> _To-do list_
**A)** In the thread about the Chinese naval officer Huang, which aircraft carrier did Huang serve on?
**B)** From the thread about the Chinese naval officer Huang, output word for word the passage starting at "His family captured" and ending at "mask beside him.".

A native of Anhui Province he graduated from a naval school in 
Qingdao, Shandong Province, in the late 1930s. In 1942, during the 
War of Resistance against Japanese Aggression (1937-45), Huang and 
23 other naval officers, were chosen by the then Nationalist 
government to study at the Britannia Royal Naval College in 
Greenwich, Britain. They were then posted to fleets operating in 
different war theaters for internship in March 1944.

Huang served on aircraft carrier "Searcher" and part of his duties 
included keeping watch over the angle of the vessel on the sea and 
its position in the fleet formation. "It was no small task as the 
smooth landing and take-off of aircraft depended on the tilt of the 
carrier," Huang recalled in earlier interviews.

At midnight on June 5, 1944 the eve of D-Day his warship slipped her 
moorings in Belfast, Northern Ireland, and sailed south. It wasn't 
until the next morning that Huang and fellow seamen heard on the BBC 
that the allied forces had landed at Normandy.

"Only then did we know what our mission was that night," Huang 
said. "All of us were overjoyed at the news but we couldn't feel 
completely relieved until our escort mission ended." Huang also took 
part in the Toulon landing with French troops on August 15 the same 
year.

"We will never forget that you and other Chinese people stood with 
us shoulder-to-shoulder when France was facing the most difficult 
situation during the war," Schuh said in Chinese at the 
ceremony. "It is our responsibility to remember this forever," he 
added.

Huang's face lit up as Schuh presented him with the medal of the 
Legion d'Honneur which has been awarded to fewer than 200 Chinese. 
His family captured the moment on video cameras. The father of three 
made a short speech from his wheelchair while his nurse held an 
oxygen mask beside him. 

"It was a great honor to join the anti-Nazi war," he said. "After 
more than 60 years I am still very proud about it." 

"It (today's occasion) reminds me of other Chinese naval officers 
who took part in the operation," Huang added. "The honor is not only 
for me it belongs to all of them." The other 23 Chinese officers 
have died over the years.

Huang joined the Navy of the People's Liberation Army in 1949. He 
moved to Zhejiang in 1958 and taught English at Zhejiang Science and 
Technology University for seven years before retiring in 1971.

(China Daily July 6, 2006)


----------



## Soundbreaker Welch? (Jul 12, 2006)

Too bad our relations with China are so uncomfortable these days......


----------



## Gnomey (Jul 12, 2006)




----------



## DerAdlerIstGelandet (Jul 12, 2006)




----------



## evangilder (Jul 18, 2006)

Anyone who survived the beaches of Normandy deserves to be saluted.


----------



## Twitch (Jul 18, 2006)

Syscom3 you are the master of finding esoteric stuff. Good going!


----------



## syscom3 (Jul 18, 2006)

Thanks Twitch!


----------



## DerAdlerIstGelandet (Jul 23, 2006)

Hey P38 do you hate this guy too, hes Chinese?!


----------



## P38 Pilot (Jul 25, 2006)

Any man who fought and served on D-day I respect and salute.


----------



## loomaluftwaffe (Jul 26, 2006)

I'm part Chinese


----------



## HealzDevo (Jan 21, 2007)

My goodness I didn't know there was any Chinese soldiers on the Beaches of Normandy...


----------

> _Records provided_
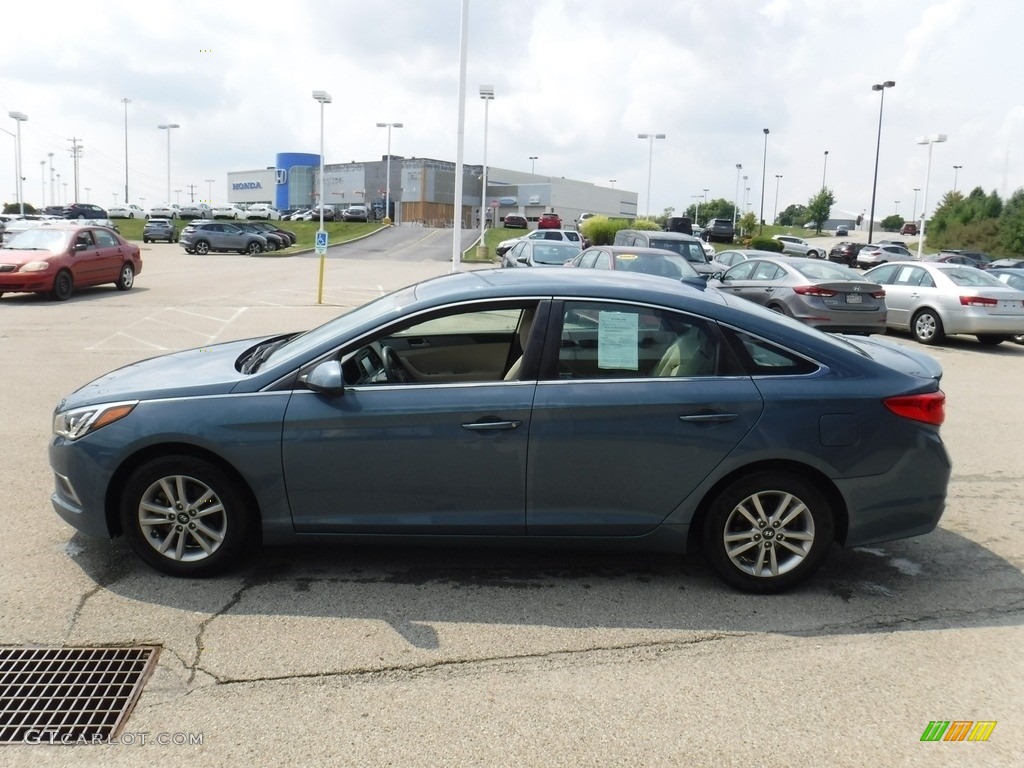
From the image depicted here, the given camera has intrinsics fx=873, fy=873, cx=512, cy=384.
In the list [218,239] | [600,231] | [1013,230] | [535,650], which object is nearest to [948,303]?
[535,650]

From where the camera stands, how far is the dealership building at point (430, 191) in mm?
102812

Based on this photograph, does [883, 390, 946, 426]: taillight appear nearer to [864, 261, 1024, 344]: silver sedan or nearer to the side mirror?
the side mirror

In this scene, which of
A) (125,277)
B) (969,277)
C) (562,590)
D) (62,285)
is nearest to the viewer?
(562,590)

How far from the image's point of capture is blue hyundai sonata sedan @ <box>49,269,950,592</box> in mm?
4305

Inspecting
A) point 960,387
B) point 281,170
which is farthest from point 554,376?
point 281,170

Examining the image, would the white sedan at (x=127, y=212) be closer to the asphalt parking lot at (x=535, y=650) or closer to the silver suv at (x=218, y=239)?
the silver suv at (x=218, y=239)

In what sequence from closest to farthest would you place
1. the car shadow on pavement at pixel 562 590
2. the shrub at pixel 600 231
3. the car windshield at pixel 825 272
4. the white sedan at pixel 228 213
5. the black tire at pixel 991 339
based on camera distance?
1. the car shadow on pavement at pixel 562 590
2. the car windshield at pixel 825 272
3. the black tire at pixel 991 339
4. the shrub at pixel 600 231
5. the white sedan at pixel 228 213

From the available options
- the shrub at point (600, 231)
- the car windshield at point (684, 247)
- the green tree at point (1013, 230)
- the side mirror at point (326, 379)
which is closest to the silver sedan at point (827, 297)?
the car windshield at point (684, 247)

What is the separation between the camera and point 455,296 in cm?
454

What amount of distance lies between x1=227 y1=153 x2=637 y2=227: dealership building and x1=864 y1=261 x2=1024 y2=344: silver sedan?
266ft

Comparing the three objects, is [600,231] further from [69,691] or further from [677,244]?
[69,691]

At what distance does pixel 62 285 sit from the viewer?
60.4ft

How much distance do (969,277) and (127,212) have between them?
2966 inches

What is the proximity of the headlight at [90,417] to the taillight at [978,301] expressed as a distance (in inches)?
578
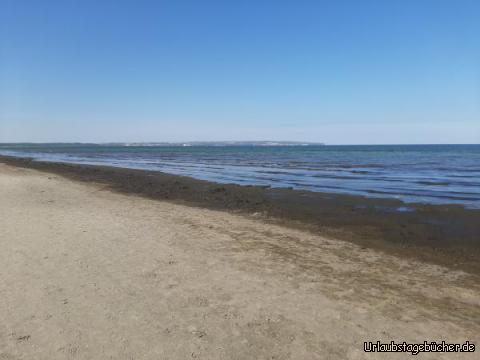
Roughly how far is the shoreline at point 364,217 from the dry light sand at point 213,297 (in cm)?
111

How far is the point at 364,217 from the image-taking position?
12.7 metres

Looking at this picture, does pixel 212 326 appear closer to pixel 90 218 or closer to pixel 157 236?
pixel 157 236

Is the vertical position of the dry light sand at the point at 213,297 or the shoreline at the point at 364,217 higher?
the shoreline at the point at 364,217

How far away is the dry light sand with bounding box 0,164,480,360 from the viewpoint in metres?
4.32

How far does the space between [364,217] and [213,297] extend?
8.49 meters

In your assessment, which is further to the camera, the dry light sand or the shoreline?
the shoreline

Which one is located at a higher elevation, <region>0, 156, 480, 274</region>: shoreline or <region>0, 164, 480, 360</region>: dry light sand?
<region>0, 156, 480, 274</region>: shoreline

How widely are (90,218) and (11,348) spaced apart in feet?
25.1

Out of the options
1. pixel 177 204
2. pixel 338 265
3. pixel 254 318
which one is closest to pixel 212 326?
pixel 254 318

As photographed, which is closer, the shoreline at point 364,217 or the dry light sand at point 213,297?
the dry light sand at point 213,297

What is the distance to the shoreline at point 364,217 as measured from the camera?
29.3ft

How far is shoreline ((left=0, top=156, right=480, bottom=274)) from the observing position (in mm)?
8945

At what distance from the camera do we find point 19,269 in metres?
6.62

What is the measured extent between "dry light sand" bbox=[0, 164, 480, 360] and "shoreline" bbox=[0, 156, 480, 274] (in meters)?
1.11
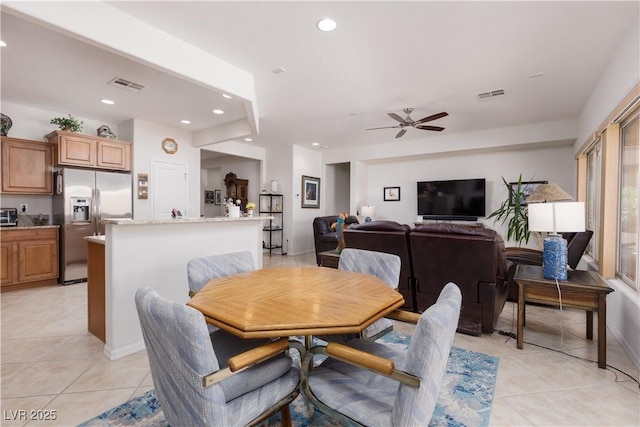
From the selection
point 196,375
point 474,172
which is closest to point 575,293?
point 196,375

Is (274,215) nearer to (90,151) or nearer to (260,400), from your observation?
(90,151)

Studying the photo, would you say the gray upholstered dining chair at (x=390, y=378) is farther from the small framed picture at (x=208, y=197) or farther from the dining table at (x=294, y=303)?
the small framed picture at (x=208, y=197)

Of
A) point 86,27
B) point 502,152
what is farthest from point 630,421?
point 502,152

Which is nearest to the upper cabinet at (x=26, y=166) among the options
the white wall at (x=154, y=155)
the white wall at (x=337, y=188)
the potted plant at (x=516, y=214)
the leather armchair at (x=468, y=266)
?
the white wall at (x=154, y=155)

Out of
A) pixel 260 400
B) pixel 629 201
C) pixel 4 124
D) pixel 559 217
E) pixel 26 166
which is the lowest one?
pixel 260 400

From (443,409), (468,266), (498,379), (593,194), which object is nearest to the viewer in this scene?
(443,409)

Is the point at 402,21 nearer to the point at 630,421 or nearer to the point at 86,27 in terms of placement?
the point at 86,27

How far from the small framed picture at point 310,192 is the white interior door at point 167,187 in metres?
2.83

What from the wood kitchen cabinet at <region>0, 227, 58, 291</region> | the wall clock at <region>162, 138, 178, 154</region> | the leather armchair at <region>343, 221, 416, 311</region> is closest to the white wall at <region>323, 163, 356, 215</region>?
the wall clock at <region>162, 138, 178, 154</region>

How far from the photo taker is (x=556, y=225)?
2305mm

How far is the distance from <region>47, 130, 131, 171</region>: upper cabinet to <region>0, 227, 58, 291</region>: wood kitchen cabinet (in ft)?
3.52

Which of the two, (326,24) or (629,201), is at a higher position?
(326,24)

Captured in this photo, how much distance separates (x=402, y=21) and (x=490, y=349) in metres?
2.81

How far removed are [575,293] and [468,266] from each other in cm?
75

> _Replies_
**A)** The aircraft carrier "Searcher".

**B)**
His family captured the moment on video cameras. The father of three 
made a short speech from his wheelchair while his nurse held an 
oxygen mask beside him.